(Records supplied Opens)

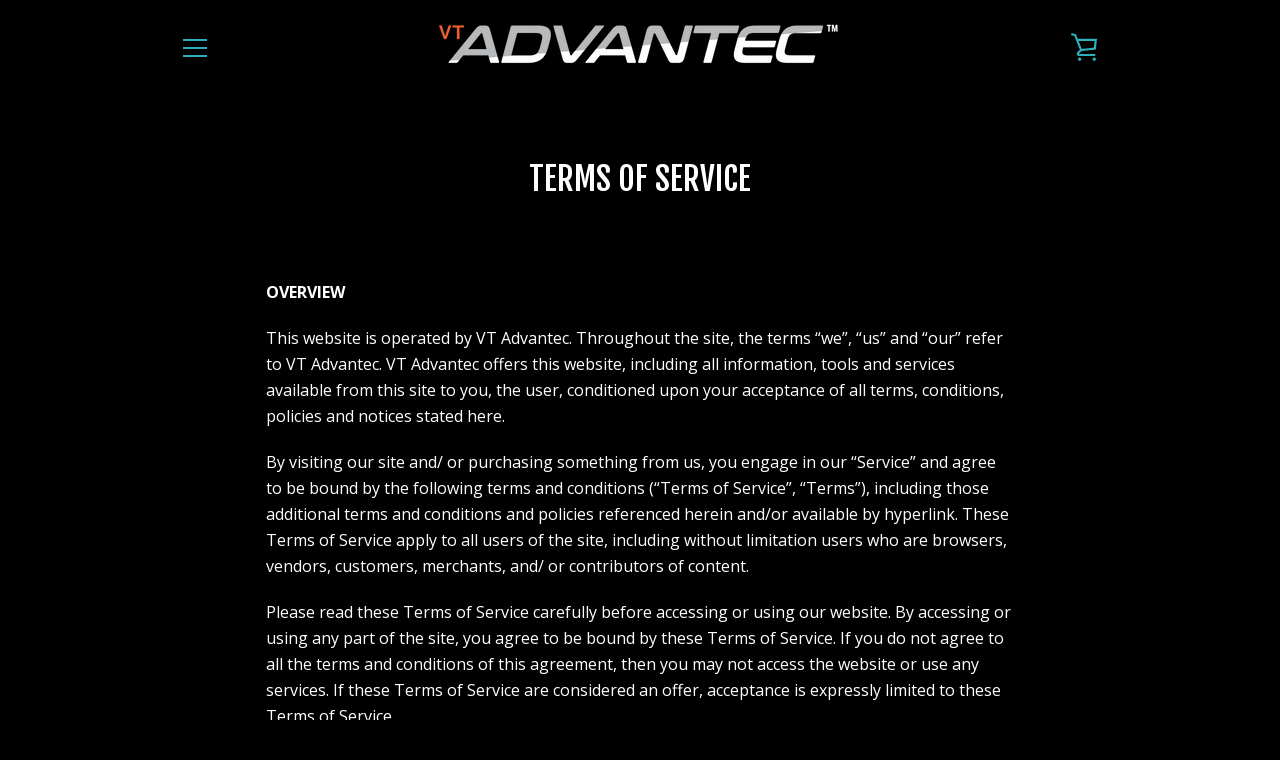

--- FILE ---
content_type: text/javascript
request_url: https://vtadvantec.com/cdn/shop/t/42/assets/custom.js?v=182607242157817465531713963920
body_size: 735
content:
$(function(){var $window=$(window),win_height_padded=$window.height()*1.1,animationElements=$(".separate"),isTouch=Modernizr.touch;function check_if_in_view(){var window_height=$window.height(),window_top_position=$window.scrollTop(),window_bottom_position=window_top_position+window_height;$.each(animationElements,function(){var $element=$(this),element_height=$element.outerHeight(),element_top_position=$element.offset().top,element_bottom_position=element_top_position+element_height;element_bottom_position>=window_top_position&&element_top_position<=window_bottom_position?$element.addClass(" revealOnScroll"):$element.removeClass(" revealOnScroll")})}$window.on("scroll resize",check_if_in_view),$window.trigger("scroll")});function loadGripsProduct(){var url="#";$("#gripsSelect").value,window.location.href=url}$(document).ready(function(){$("#gripsSelect").on("change",function(){var gripSku=$(this).val(),url="#";gripSku=="grip-leather"?url="https://vtadvantec.com/products/vt-advantec-grips":gripSku=="grip-tacky"?url="https://vtadvantec.com/products/tackyovergrip":gripSku=="grip-cushion"&&(url="https://vtadvantec.com/products/vt-cushion-grips");var url=$("#gripsShopBtn").attr("href",url)});var loadProductRecommendationsIntoSection=function(){var productRecommendationsSection=document.querySelector(".product-recommendations");if(productRecommendationsSection!==null){var productId=productRecommendationsSection.dataset.productId,baseUrl=productRecommendationsSection.dataset.baseUrl,limit=productRecommendationsSection.dataset.limit,requestUrl=baseUrl+"?section_id=product-recommendations&product_id="+productId+"&limit="+limit,request=new XMLHttpRequest;request.open("GET",requestUrl),request.onload=function(){if(request.status>=200&&request.status<300){var container=document.createElement("div");container.innerHTML=request.response,productRecommendationsSection.parentElement.innerHTML=container.querySelector(".product-recommendations").innerHTML,processResponse(request.response),startProductCarousel()}},request.send()}};function processResponse(response){console.log("product recommendations loaded")}document.addEventListener("shopify:section:load",function(event){event.detail.sectionId==="product-recommendations"&&loadProductRecommendationsIntoSection()}),loadProductRecommendationsIntoSection()});function devMode(enable){enable==!0?($("#productCarousel").hide(),$("#tns-container").show(),startProductCarousel()):($("#productCarousel").show(),$("#tns-container").hide())}function buildCarouselData(){var productRecommendationsSection=document.querySelector(".product-recommendations");if(productRecommendationsSection!==null){var productId=productRecommendationsSection.dataset.productId,baseUrl=productRecommendationsSection.dataset.baseUrl,limit=productRecommendationsSection.dataset.limit,requestUrl=baseUrl+"?section_id=product-recommendations&product_id="+productId+"&limit="+limit;jQuery.getJSON(requestUrl,function(response){var carousel=$("#testCarousel").html(),recommendedProducts=response.products;if(recommendedProducts.length>0)for(i=0;i<recommendedProducts.lenght-1;i++){var link='<a href="'+recommendedProducts[i].url+'">',img='<img src="'+recommendedProducts[i].featured_image+'">',title='<div class="product-slider-title"><span class="product-label">'+recommendedProducts[i].title+"</span> <div>",price='<div class="product-slider-details"><span class="product-label-price"><span style="color:white;">Starting at </span>'+recommendedProducts[i].price+"</span> </div>",slide='<div class="item">'+link+img+' <div class="sse-column sse-full sse-center">'+title+price+"</div></a></div>";carousel+=slide}})}}function startProductCarousel(){var slider=tns({container:".product-tiny-carousel",items:3,center:!0,loop:!0,autoplay:!1,controls:!1,autoplayButton:!1,nav:!1,mouseDrag:!0,responsive:{0:{edgePadding:10,gutter:20,items:2},640:{edgePadding:10,gutter:20,items:3}}});$("#tns-container button").hide(),$("#tns-container a").hover(function(){$(this).css("text-decoration","none")})}function productGalleryClicked(img){var val=img;val!==null&&($("#vtproductfeaturedimage").attr("srcset",val.srcset),$("#vtproductfeaturedimagemobile").attr("srcset",val.srcset))}var acc=document.getElementsByClassName("accordion"),i;for(i=0;i<acc.length;i++)acc[i].onclick=function(){this.classList.toggle("active");var panel=this.nextElementSibling;panel.style.maxHeight?panel.style.maxHeight=null:panel.style.maxHeight=panel.scrollHeight+"px"};var sections=window.theme.sections,showLoadedVideo={init:function(){this.on("slideshow_video_load",this._showVideoSlide.bind(this))},_showVideoSlide:function(event,instance,product,variant){var self=this;setTimeout(function(){self.$slide.addClass("slideshow__video--loaded")},500)}};sections.extend("slideshow-section",showLoadedVideo);
//# sourceMappingURL=/cdn/shop/t/42/assets/custom.js.map?v=182607242157817465531713963920


--- FILE ---
content_type: application/x-javascript; charset=utf-8
request_url: https://bundler.nice-team.net/app/shop/status/vt-vantage.myshopify.com.js?1769188999
body_size: -337
content:
var bundler_settings_updated='1686769412';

(Records supplied Closes)

Reprint the whole listing verbatim except for the pictures.

--- FILE ---
content_type: text/javascript
request_url: https://vtadvantec.com/cdn/shop/t/42/assets/custom.js?v=182607242157817465531713963920
body_size: 735
content:
$(function(){var $window=$(window),win_height_padded=$window.height()*1.1,animationElements=$(".separate"),isTouch=Modernizr.touch;function check_if_in_view(){var window_height=$window.height(),window_top_position=$window.scrollTop(),window_bottom_position=window_top_position+window_height;$.each(animationElements,function(){var $element=$(this),element_height=$element.outerHeight(),element_top_position=$element.offset().top,element_bottom_position=element_top_position+element_height;element_bottom_position>=window_top_position&&element_top_position<=window_bottom_position?$element.addClass(" revealOnScroll"):$element.removeClass(" revealOnScroll")})}$window.on("scroll resize",check_if_in_view),$window.trigger("scroll")});function loadGripsProduct(){var url="#";$("#gripsSelect").value,window.location.href=url}$(document).ready(function(){$("#gripsSelect").on("change",function(){var gripSku=$(this).val(),url="#";gripSku=="grip-leather"?url="https://vtadvantec.com/products/vt-advantec-grips":gripSku=="grip-tacky"?url="https://vtadvantec.com/products/tackyovergrip":gripSku=="grip-cushion"&&(url="https://vtadvantec.com/products/vt-cushion-grips");var url=$("#gripsShopBtn").attr("href",url)});var loadProductRecommendationsIntoSection=function(){var productRecommendationsSection=document.querySelector(".product-recommendations");if(productRecommendationsSection!==null){var productId=productRecommendationsSection.dataset.productId,baseUrl=productRecommendationsSection.dataset.baseUrl,limit=productRecommendationsSection.dataset.limit,requestUrl=baseUrl+"?section_id=product-recommendations&product_id="+productId+"&limit="+limit,request=new XMLHttpRequest;request.open("GET",requestUrl),request.onload=function(){if(request.status>=200&&request.status<300){var container=document.createElement("div");container.innerHTML=request.response,productRecommendationsSection.parentElement.innerHTML=container.querySelector(".product-recommendations").innerHTML,processResponse(request.response),startProductCarousel()}},request.send()}};function processResponse(response){console.log("product recommendations loaded")}document.addEventListener("shopify:section:load",function(event){event.detail.sectionId==="product-recommendations"&&loadProductRecommendationsIntoSection()}),loadProductRecommendationsIntoSection()});function devMode(enable){enable==!0?($("#productCarousel").hide(),$("#tns-container").show(),startProductCarousel()):($("#productCarousel").show(),$("#tns-container").hide())}function buildCarouselData(){var productRecommendationsSection=document.querySelector(".product-recommendations");if(productRecommendationsSection!==null){var productId=productRecommendationsSection.dataset.productId,baseUrl=productRecommendationsSection.dataset.baseUrl,limit=productRecommendationsSection.dataset.limit,requestUrl=baseUrl+"?section_id=product-recommendations&product_id="+productId+"&limit="+limit;jQuery.getJSON(requestUrl,function(response){var carousel=$("#testCarousel").html(),recommendedProducts=response.products;if(recommendedProducts.length>0)for(i=0;i<recommendedProducts.lenght-1;i++){var link='<a href="'+recommendedProducts[i].url+'">',img='<img src="'+recommendedProducts[i].featured_image+'">',title='<div class="product-slider-title"><span class="product-label">'+recommendedProducts[i].title+"</span> <div>",price='<div class="product-slider-details"><span class="product-label-price"><span style="color:white;">Starting at </span>'+recommendedProducts[i].price+"</span> </div>",slide='<div class="item">'+link+img+' <div class="sse-column sse-full sse-center">'+title+price+"</div></a></div>";carousel+=slide}})}}function startProductCarousel(){var slider=tns({container:".product-tiny-carousel",items:3,center:!0,loop:!0,autoplay:!1,controls:!1,autoplayButton:!1,nav:!1,mouseDrag:!0,responsive:{0:{edgePadding:10,gutter:20,items:2},640:{edgePadding:10,gutter:20,items:3}}});$("#tns-container button").hide(),$("#tns-container a").hover(function(){$(this).css("text-decoration","none")})}function productGalleryClicked(img){var val=img;val!==null&&($("#vtproductfeaturedimage").attr("srcset",val.srcset),$("#vtproductfeaturedimagemobile").attr("srcset",val.srcset))}var acc=document.getElementsByClassName("accordion"),i;for(i=0;i<acc.length;i++)acc[i].onclick=function(){this.classList.toggle("active");var panel=this.nextElementSibling;panel.style.maxHeight?panel.style.maxHeight=null:panel.style.maxHeight=panel.scrollHeight+"px"};var sections=window.theme.sections,showLoadedVideo={init:function(){this.on("slideshow_video_load",this._showVideoSlide.bind(this))},_showVideoSlide:function(event,instance,product,variant){var self=this;setTimeout(function(){self.$slide.addClass("slideshow__video--loaded")},500)}};sections.extend("slideshow-section",showLoadedVideo);
//# sourceMappingURL=/cdn/shop/t/42/assets/custom.js.map?v=182607242157817465531713963920


--- FILE ---
content_type: application/x-javascript; charset=utf-8
request_url: https://bundler.nice-team.net/app/shop/status/vt-vantage.myshopify.com.js?1769188999
body_size: -337
content:
var bundler_settings_updated='1686769412';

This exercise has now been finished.